**Given text:**
----------------
= List of German guided weapons of World War II =

During World War II, Nazi Germany developed many missiles and precision-guided munition systems.

These included the first cruise missile, the first short-range ballistic missile, the first guided surface-to-air missiles, and the first anti-ship missiles.

== Organizations ==
- Peenemünde rocket test site

==People involved==
- Wernher von Braun
- Walter Dornberger
- Walter Thiel
- Max Kramer
- Herbert A. Wagner

==Models==

=== Surface-to-surface missiles ===
The V1, which may be seen as the first cruise missile, was used operationally against London and Antwerp. The V-2 ballistic missile was used operationally against London, Antwerp, and other targets.
- V-1 flying bomb
- V-2 rocket
- A4b
- Rheinbote (Rhine Messenger)

=== Surface-to-air missiles ===
Germany developed a number of surface-to-air missile systems, none of which was used operationally:
- Enzian (Gentian)
- Rheintochter (Rhine Daughter) - (an air-to-air variant was also planned)
- Henschel Hs 117 Schmetterling (Butterfly) - radio-controlled (an air-to-air variant was also planned)
----------------
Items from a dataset
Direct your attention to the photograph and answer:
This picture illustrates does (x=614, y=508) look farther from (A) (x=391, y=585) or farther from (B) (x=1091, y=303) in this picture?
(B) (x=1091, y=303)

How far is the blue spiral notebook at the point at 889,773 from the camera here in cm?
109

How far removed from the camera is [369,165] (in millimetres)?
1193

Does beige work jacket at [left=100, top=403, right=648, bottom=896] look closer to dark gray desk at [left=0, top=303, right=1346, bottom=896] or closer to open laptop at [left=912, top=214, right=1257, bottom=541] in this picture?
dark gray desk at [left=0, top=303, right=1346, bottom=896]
----------------
Reproduce the part of the German guided weapons list between "- V-1 flying" and "radio-controlled (an air-to-air variant was also planned)", inclusive.

**Task solution:**
- V-1 flying bomb
- V-2 rocket
- A4b
- Rheinbote (Rhine Messenger)

=== Surface-to-air missiles ===
Germany developed a number of surface-to-air missile systems, none of which was used operationally:
- Enzian (Gentian)
- Rheintochter (Rhine Daughter) - (an air-to-air variant was also planned)
- Henschel Hs 117 Schmetterling (Butterfly) - radio-controlled (an air-to-air variant was also planned)